Назар уверенно прошел в дом, слегка оттеснив не успевшего отойти в сторону Занозу, сердито стрельнул глазами по сидящим за длинным столом людям и заговорил:
— Собирайтесь, храпы! Через полчаса здесь жандармы будут!
— Как так?!
— Господин Аристов облаву решил сделать, — и, не дожидаясь ответа, через две ступеньки заспешил в комнаты старого Парамона. У самой двери он на мгновение застыл, но, преодолев сомнение, решительно постучал в дверь: — Парамон Мироныч, вставай! Сейчас здесь жандармы будут. Облава на Хитровку идет!
Дверь открылась: в проеме стоял старый Парамон в рубахе навыпуск, в широких черных шароварах.
— Ты чего мелешь-то, мерин сивый? — скорее добродушно, чем зло, произнес Парамон. — Какая такая облава? Слыхом не слыхивал. Или ты хочешь сказать, что знаешь больше, чем я?
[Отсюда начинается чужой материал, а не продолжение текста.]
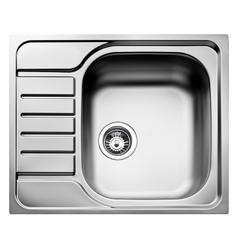 Кухонная мойка Teka Universal 580.500 1B 1D, матовая (30000065)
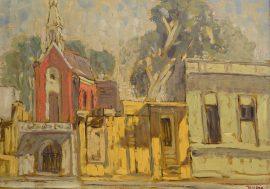 Muestra homenaje a Ricardo Pedroni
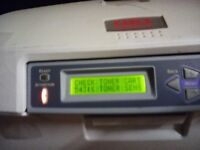 OKI C5950 COLOUR LASER PRINTER WITH COLOR TONNER FUALTY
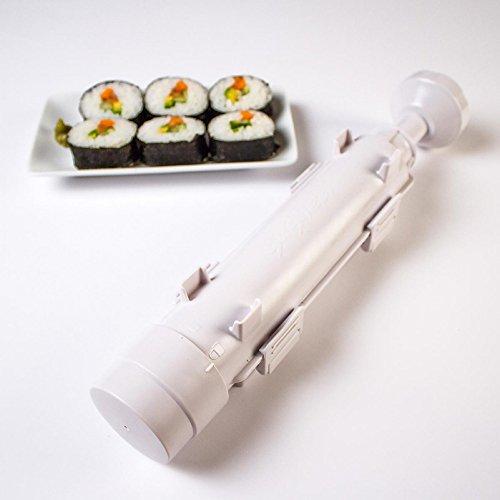 HENGSONG Sushi Bazooka Appareil à Sushis et Makis à Piston Outil à Sushi 29*7*7cm
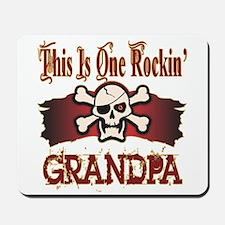 Rockin Grandpa Mousepad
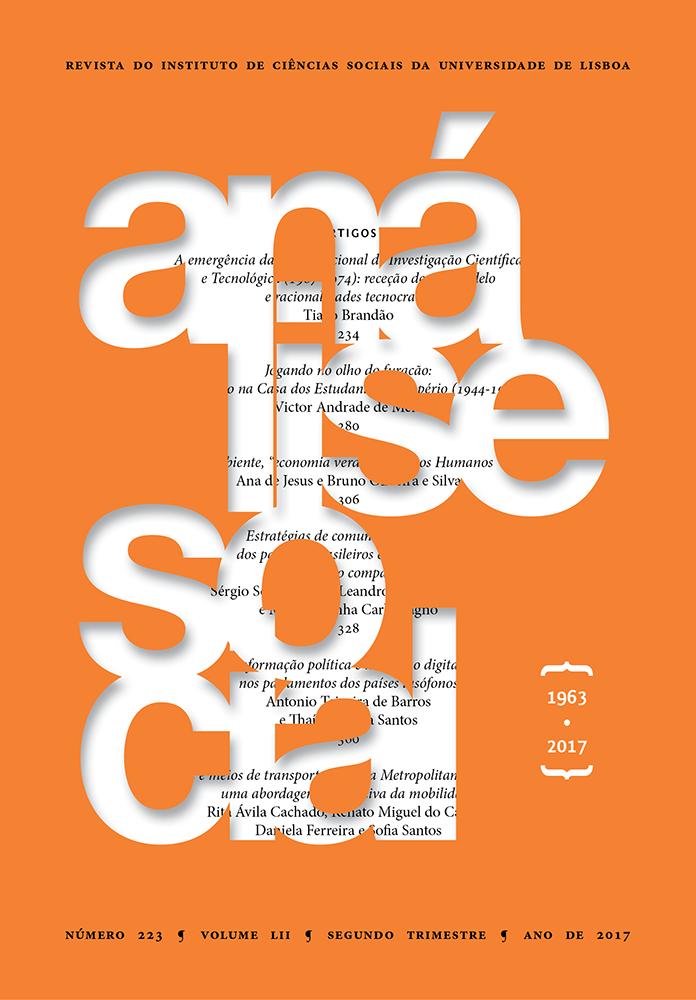 capa da revista análise social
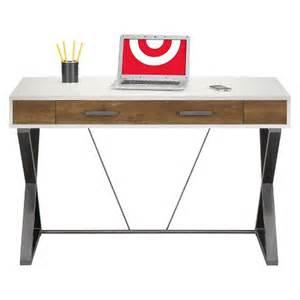 computer desk target samford computer desk white whalen target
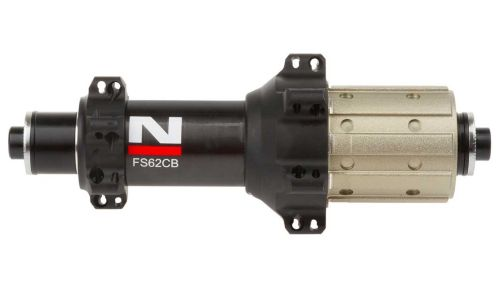 Novatec Ultralight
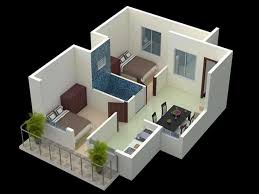 best 2 bhk home design outstanding interior design ideas also incredible 2 bhk home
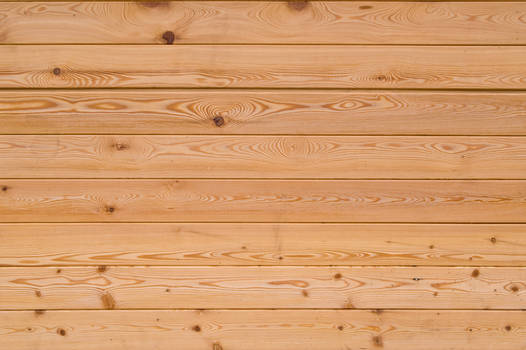 Wooden Planks New 01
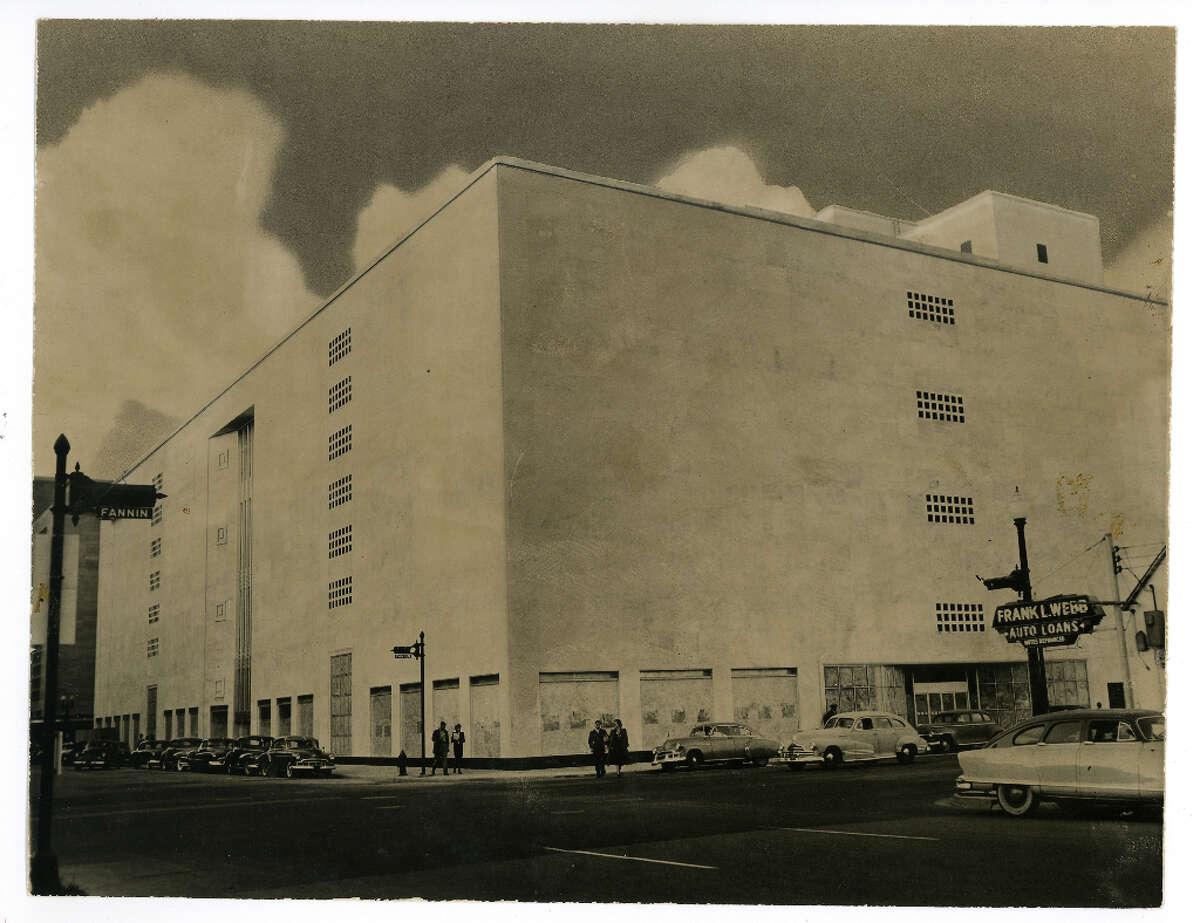 Downtown Sakowitz store. Dec. 30, 1950.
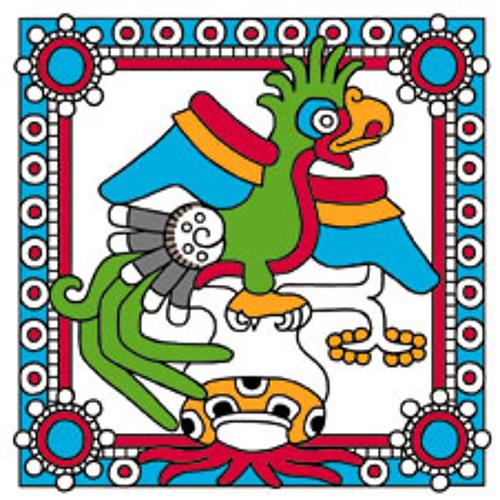 Quetzal Medicine Songs's avatar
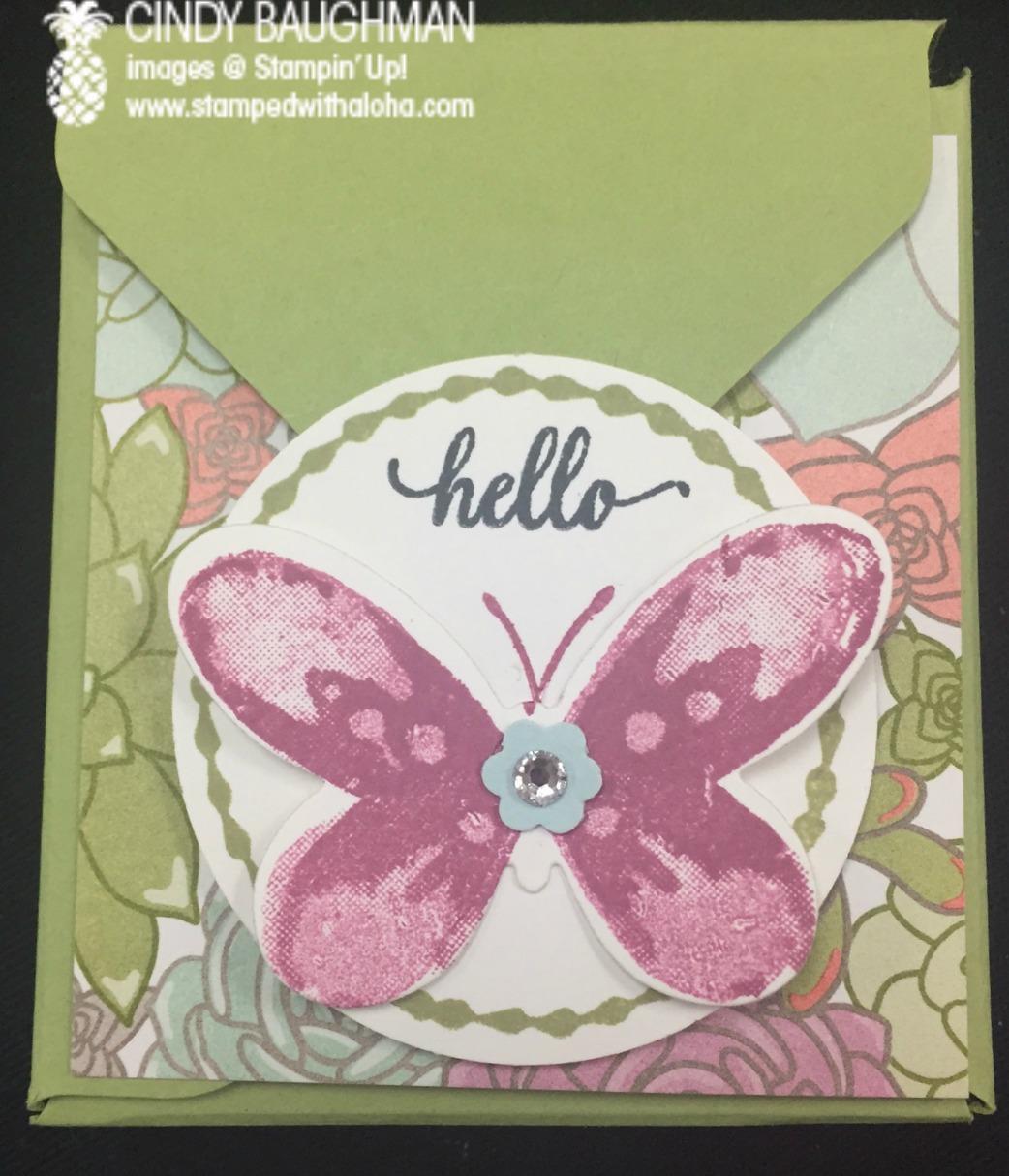 Succulent Tea Box - www.stampedwithaloha.com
Едва ли не в каждом околотке у старого Парамона были куплены люди, имелись таковые и в полицейском департаменте. И порой о предстоящей облаве он узнавал даже раньше, чем начальники участков. Конечно, такая дружба стоила больших денег, но старик рассуждал здраво — безопасность всегда стоит недешево.
— Совсем нет, Парамон Мироныч, да только об этом Савелий Николаевич дознался, — слегка смущаясь, протянул Назар.
Старик изменился в лице.
— Вот как? — И, повернувшись в комнату, крикнул: — Дуня, собирайся. Уходить надобно! Да золотишко прихвати. А то, что останется, припрячь как следует. А то я знаю этих жандармов! Так обчистят, что потом с голой задницей ходить придется. А вы что встали? — повернулся он к храпам, стоявшим у лестницы. — Разбежались по домам, предупредите всех, кого сможете. Да пусть добро подальше попрячут. А ты ступай, Назарушка, ступай себе. Предупреди катранщиков да ростовщиков, вот кому более всех бояться следует.
Через несколько минут Хитровка напоминала потревоженный улей: в гостиницах захлопали двери; кто-то истошно матерился в ночь; храпы покрикивали на нерадивых и запугивали ростовщиков; какая-то хрипатая тетка громко звала Маньку, а заботливый девичий голосок просил Петюню не позабыть взять с собой подштанники.